### Testo fornito

::::

# farsi (comprare)



## julestof

Buonasera a tutti,
nella parlata locale di Roma è diffusissimo tra persone di ogni livello e classe socio-culturale - anche tra i tanti che non parlano in "romanaccio" - l'uso di *farsi* in luogo di _comprare_. _Farsi _si adopera solo ed esclusivamente per i beni non commestibili di una certa dimensione/valore (case, mezzi di locomozione, vestiti, oggetti tecnologici, strumenti musicali, ecc...) e non per i piccoli beni di scarso valore o di consumo quotidiano (alimenti, bevande, sigarette, libri, ecc...).

_es. La tua macchina è proprio un macinino, è ora che te ne fai una nuova!._

 Lo Zanichelli lo considera semplicemente un uso colloquiale (colloq.), ma non regionale. Anche per la Treccani questo uso è semplicemente familiare.  
 A me sembra, invece, che _farsi_ in quest'accezione non sia di uso nazionale: a Roma è la regola, mi sembra anche in Campania, ma molto meno nel Nord Italia e in Toscana. 
Mi sbaglio?


----------



## Anja.Ann

Ciao, Julestof 

In Lombardia si usa molto  ... "Mi sono fatta una barca da sogno!"


----------



## violadaprile

va lü - el s'ee fa il süv - va lü
cont i danee del so papa - s'ee fa el süv
va lü ......

si è fatto il suv coi soldi di papino. 
Deliziosa "canzoncina" pubblicitaria molto azzeccata.

Si fa, anche nella profonda Milano.


----------



## Fairy Krystal

Io confermo per il basso-Piemonte, si usa, soprattutto per le auto...un po' meno per case e gioielli, comunque è attestato anche qui.


----------



## francisgranada

"Subdomanda":

Il verbo fare in questi casi sostituisce appunto _comprare_, oppure ha un significato più ampio, qualcosa nel senso di "far acquisto di", "acquistare", "buscare", "trovare" ecc ...?

::::

### Dati forniti
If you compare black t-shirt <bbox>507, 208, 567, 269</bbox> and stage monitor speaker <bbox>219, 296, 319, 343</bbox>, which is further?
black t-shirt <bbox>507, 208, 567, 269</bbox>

::::

### Obiettivo dell'esercizio
Riprendi la discussione sull'uso di «farsi» nel senso di «comprare» e proseguila dopo l'ultimo messaggio.

### Risposta all'esercizio
P.S. Solo per curiosità, cosa significa "suv" (nella frase "si è fatto il suv ...") ?


----------



## Nunou

Ciao Francis,
il SUV in senso generale è un veicolo rialzato e fuoristrada (4 ruote motrici), in realtà non tutti i veicoli chiamati SUV che vediamo in giro hanno la trazione integrale, diciamo che però sono sempre più alti, più grandi delle automobili normali, con cilindrate non proprio piccolissime e prezzi di una certa importanza.
Chi si è fatto il SUV, ha comperato una di queste auto.
Se cerchi su Google sicuramente troverai spiegazioni più esaurienti delle mie.


----------



## francisgranada

Ciao Nunou e grazie, ora capisco (mi piace la versione "galloitalica" con _ü _).


----------



## marco.cur

Credo si usi un po' in tutt'Italia.
Farsi  non è usato esclusivamente nel senso di comprare, ma nel senso più in generale di avere qualcosa per se, prendere.


----------



## violadaprile

> va lü - el s'è fà 'l süv - va lü
> cunt i dané del sò papa - 'l s'è fà 'l süv
> va lü ......


(guarda lui, si è fatto il SUV, guarda lui/ con i soldi del suo papà, si è fatto il SUV / guarda lui...
Questa è la versione secondo la pronuncia, si scrive diversamente.
"Farsi" nel senso di comprare, ma anche di riuscire a comprare, di arrivare ad avere i mezzi per comprare, è piuttosto tipico di una piccola borghesia milanese del dopoguerra e degli anni del boom economico.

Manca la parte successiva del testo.